> [Exercise description] Could you carry on the Orban interview text from where it stops?

Orban said the issue at hand is other European nations have decided to build a “new society,” which he describes as a post-Christian and post-nationalist ideology backed by a firm belief in mixing the original Christian communities in each nation with Muslim migrants.
He said his peers think “the outcome of this will be good.”
“There is no answer whether it will be good or bad. But I think it’s very risky and the chance that it will be not good, but it will be very bad, is obvious. And each nation has the right to take this risk or to reject this risk. We Hungarians decided not to take that risk to mix up our society. That’s the reason why they attack Hungary so harshly and that’s the reason why my personal reputation is very bad.”
Carlson also asked the Prime Minister why the western democracies challenge him, but not the Chinese Communist Party’s (CCP) Xi Jinping. Orban said the reason is simply because Hungary’s success flies in the face of the globalist model, “It’s a real challenge for the liberal thinkers…What is going on here is building up a society which is very successful, economically, politically, culturally, even in demography we have some success…so what you see here could be described as a success story.”
“But the fundamentals of this success are totally different than it is wished and run and created by many other western countries.”
“The western liberals cannot accept that inside the western civilization there is a conservative, national alternative which is more successful at everyday life than the liberal ones. That’s the reason why they criticize us. They are fighting for themselves, not against us.”
Orban continued, “But we are an example that somebody or a country which is based on traditional values, on national identity, based on tradition of Christianity could be successful, or sometimes even more successful than a leftist liberal government.”

> [Material provided]

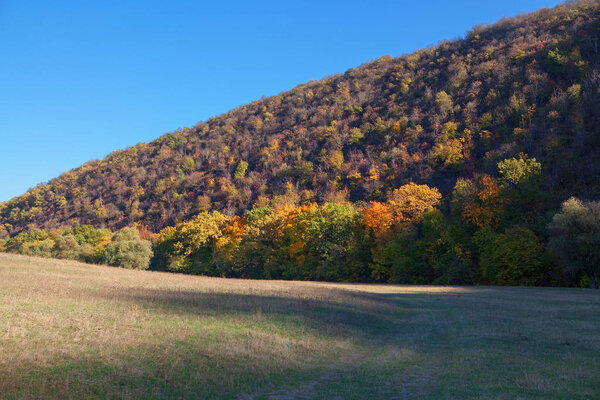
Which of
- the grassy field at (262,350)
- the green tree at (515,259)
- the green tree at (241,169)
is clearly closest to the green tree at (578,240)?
the green tree at (515,259)

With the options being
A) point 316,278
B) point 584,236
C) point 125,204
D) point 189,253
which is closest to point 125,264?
point 189,253

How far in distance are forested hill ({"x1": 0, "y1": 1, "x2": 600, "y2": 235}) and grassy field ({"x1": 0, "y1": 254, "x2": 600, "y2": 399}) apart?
62.9 metres

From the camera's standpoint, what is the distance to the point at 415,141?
132875mm

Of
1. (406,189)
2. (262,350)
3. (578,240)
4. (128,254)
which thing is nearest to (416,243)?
(406,189)

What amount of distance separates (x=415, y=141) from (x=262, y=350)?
12984cm

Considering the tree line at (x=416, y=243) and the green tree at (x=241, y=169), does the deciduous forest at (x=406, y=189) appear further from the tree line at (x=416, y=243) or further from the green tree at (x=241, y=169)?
the green tree at (x=241, y=169)

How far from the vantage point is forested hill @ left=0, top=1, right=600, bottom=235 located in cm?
9806

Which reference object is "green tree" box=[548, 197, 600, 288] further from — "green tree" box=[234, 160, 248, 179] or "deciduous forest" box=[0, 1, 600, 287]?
"green tree" box=[234, 160, 248, 179]

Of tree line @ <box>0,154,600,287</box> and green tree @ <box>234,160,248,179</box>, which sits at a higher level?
green tree @ <box>234,160,248,179</box>

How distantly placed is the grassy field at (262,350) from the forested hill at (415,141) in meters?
62.9

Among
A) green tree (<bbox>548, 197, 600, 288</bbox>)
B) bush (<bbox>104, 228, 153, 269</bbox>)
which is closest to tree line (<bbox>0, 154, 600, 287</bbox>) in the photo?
green tree (<bbox>548, 197, 600, 288</bbox>)

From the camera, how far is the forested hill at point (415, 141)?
98056 mm

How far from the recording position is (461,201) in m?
73.9

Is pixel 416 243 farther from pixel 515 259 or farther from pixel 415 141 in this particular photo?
pixel 415 141
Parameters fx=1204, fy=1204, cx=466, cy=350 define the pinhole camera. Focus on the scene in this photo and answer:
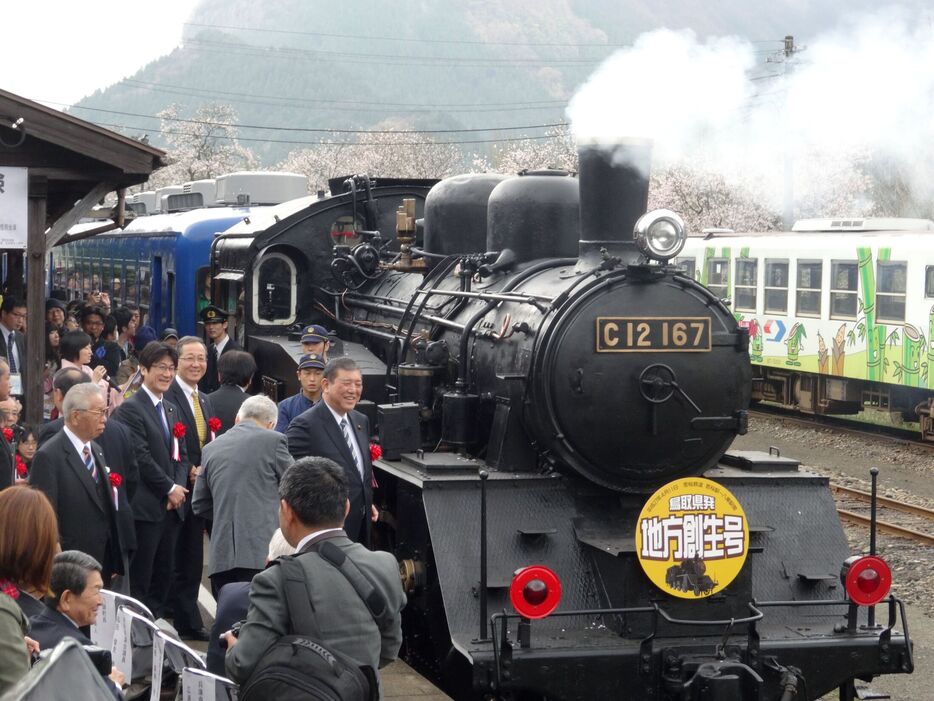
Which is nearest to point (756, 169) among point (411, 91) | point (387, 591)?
point (387, 591)

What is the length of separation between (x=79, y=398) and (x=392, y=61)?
480 feet

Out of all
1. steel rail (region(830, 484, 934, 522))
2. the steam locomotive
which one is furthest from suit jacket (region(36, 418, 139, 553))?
steel rail (region(830, 484, 934, 522))

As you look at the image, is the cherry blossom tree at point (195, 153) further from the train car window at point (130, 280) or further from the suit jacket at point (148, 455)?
the suit jacket at point (148, 455)

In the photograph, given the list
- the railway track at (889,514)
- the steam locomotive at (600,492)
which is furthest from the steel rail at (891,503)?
the steam locomotive at (600,492)

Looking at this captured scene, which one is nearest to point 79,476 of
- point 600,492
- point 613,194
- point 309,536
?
Result: point 309,536

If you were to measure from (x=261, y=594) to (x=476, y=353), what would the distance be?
301cm

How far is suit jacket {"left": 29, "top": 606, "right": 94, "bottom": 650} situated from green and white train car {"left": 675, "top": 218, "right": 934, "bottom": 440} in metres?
13.2

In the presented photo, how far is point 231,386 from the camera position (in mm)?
7031

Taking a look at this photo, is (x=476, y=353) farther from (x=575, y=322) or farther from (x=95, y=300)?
(x=95, y=300)

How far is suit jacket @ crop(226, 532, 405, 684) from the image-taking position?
3.32 m

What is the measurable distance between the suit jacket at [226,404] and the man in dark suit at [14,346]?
2.18 metres

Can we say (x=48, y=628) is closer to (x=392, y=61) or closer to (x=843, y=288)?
(x=843, y=288)

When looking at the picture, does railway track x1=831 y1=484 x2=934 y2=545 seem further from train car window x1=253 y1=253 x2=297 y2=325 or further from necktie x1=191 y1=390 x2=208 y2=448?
necktie x1=191 y1=390 x2=208 y2=448

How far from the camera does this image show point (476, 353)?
20.5ft
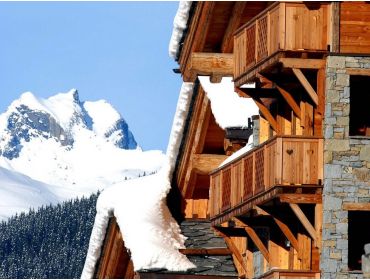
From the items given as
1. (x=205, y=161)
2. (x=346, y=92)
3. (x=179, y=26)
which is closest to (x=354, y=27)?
(x=346, y=92)

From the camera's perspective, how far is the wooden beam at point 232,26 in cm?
3478

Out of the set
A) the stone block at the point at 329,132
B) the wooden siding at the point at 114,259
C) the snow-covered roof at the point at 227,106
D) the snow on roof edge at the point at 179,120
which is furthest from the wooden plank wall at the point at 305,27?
the wooden siding at the point at 114,259

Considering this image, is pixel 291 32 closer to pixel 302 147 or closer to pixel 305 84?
pixel 305 84

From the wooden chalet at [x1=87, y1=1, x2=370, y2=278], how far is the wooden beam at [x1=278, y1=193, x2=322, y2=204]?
2cm

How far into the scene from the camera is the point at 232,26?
35406mm

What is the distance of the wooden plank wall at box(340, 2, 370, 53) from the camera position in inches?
1144

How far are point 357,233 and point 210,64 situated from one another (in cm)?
683

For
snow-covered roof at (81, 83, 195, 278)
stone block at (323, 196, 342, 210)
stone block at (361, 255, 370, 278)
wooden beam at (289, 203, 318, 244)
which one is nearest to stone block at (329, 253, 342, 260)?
wooden beam at (289, 203, 318, 244)

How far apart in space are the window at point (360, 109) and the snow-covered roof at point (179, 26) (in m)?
5.37

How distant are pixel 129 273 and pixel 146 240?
474 centimetres

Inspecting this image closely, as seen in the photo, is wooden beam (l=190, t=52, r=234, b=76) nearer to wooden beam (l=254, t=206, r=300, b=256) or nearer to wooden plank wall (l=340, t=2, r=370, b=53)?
wooden beam (l=254, t=206, r=300, b=256)

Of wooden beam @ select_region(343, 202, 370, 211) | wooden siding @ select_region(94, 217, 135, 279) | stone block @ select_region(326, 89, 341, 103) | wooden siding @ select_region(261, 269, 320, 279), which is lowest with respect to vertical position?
wooden siding @ select_region(261, 269, 320, 279)

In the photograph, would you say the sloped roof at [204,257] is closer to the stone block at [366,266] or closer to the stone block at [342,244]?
the stone block at [342,244]

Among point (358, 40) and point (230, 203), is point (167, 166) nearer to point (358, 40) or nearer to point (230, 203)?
point (230, 203)
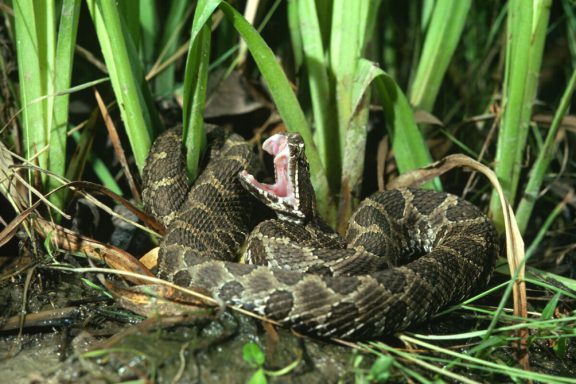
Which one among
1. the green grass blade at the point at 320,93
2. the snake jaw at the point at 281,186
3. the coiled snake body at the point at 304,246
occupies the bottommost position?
the coiled snake body at the point at 304,246

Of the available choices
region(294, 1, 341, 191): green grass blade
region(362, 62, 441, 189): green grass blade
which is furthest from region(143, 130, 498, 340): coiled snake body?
region(294, 1, 341, 191): green grass blade

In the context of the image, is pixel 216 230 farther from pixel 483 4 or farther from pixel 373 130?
pixel 483 4

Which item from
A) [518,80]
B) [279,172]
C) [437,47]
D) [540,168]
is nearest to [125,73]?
[279,172]

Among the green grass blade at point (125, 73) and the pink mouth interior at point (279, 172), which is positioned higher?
the green grass blade at point (125, 73)

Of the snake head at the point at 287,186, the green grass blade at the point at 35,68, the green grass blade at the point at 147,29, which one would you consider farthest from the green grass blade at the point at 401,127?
the green grass blade at the point at 35,68

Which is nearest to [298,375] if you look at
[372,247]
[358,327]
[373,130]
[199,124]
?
[358,327]

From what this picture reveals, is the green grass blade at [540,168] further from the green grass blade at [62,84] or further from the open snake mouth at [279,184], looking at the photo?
the green grass blade at [62,84]

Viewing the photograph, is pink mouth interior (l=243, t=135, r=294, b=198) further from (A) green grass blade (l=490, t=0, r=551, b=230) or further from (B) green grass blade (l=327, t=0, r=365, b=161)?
(A) green grass blade (l=490, t=0, r=551, b=230)
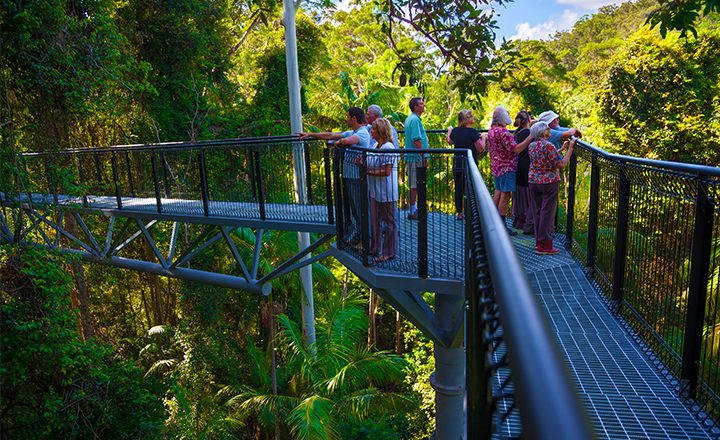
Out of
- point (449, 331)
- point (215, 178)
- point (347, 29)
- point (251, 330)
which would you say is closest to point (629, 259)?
point (449, 331)

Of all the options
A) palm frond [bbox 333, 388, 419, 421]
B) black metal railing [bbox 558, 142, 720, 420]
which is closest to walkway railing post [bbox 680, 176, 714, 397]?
black metal railing [bbox 558, 142, 720, 420]

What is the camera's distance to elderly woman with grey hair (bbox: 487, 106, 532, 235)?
6582mm

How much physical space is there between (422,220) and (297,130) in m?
8.05

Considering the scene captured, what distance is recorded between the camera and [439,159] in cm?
567

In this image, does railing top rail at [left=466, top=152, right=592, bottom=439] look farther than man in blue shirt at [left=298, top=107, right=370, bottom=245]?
No

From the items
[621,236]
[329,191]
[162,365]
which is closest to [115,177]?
[329,191]

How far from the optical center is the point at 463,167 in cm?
556

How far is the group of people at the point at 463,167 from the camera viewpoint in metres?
5.84

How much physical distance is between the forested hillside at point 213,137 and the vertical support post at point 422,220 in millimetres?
889

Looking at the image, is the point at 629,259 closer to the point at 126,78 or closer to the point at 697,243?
the point at 697,243

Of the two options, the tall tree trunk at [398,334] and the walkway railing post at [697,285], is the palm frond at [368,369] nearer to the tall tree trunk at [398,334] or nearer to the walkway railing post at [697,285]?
the walkway railing post at [697,285]

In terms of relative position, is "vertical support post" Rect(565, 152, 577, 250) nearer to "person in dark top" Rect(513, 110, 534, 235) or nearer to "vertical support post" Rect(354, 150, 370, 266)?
"person in dark top" Rect(513, 110, 534, 235)

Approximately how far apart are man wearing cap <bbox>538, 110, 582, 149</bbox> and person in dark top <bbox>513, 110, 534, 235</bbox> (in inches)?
11.5

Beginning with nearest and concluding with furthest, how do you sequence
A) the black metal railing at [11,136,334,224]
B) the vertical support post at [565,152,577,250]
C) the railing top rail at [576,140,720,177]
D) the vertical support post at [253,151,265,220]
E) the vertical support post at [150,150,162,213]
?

> [Expected answer]
Hungary’s leader also linked the situation to fallout arising from the years of major influence the totalitarian USSR had over Europe, “What I see in the central European countries, the countries suffered the most because of Soviet occupation and Communist dictatorship…So in these countries, my approach or the Hungarian approach is very popular.”
“On the western society there is a lot of people, millions and millions of people who disagree the direction of the policy taker at this moment, which is against the family, or not respecting the families, which is more based on migration, which is more open society, which is more welfare and so on.”
However, despite both Orban’s conservative and traditional posturing and his history as a young political dissident who opposed the Soviet Union, Orban’s Hungary was the first European signatory to the CCP’s One Belt One Road hegemony and debt trap project in 2015.
In April of this year, Orban also played the vaccine diplomacy game with Beijing, becoming the first country in the EU to approve the Chinese Sinopharm inactivated virus vaccine. Orban was heavy handed in his approach to vaccine acceptance, keeping his citizens under a military-enforced curfew for more than five months as he linked a loosening of restriction to a percentage of his populace who had accepted an injection.
In June, Hungarian citizens aggressively protested the installation of a campus of the CCP’s Fudan University in Budapest. In 2017, Hungary’s central bank entered into an agreement to build the campus in a deal that would see Hungary supply the land, buildings, and other facilities to the Party.
Construction of the campus was expected to cost the country €1.5 billion, financed by a Chinese loan, and would not stimulate the national economy as Chinese labor and material would be imported to facilitate construction.
To protest the event, Budapest’s mayor, Gergely Karacsony, a liberal, renamed four streets surrounding the proposed site to “Free Hong Kong,” “Uyghur Martyrs,” “Bishop Xie Shiguang,” and “Dalai Lama.”
“The signs bear the names of the persons and people who have been persecuted by the Chinese Communist Party. This is…a stand for solidarity and freedom, which Hungary has been committed to for 30 years,” said Karacsony.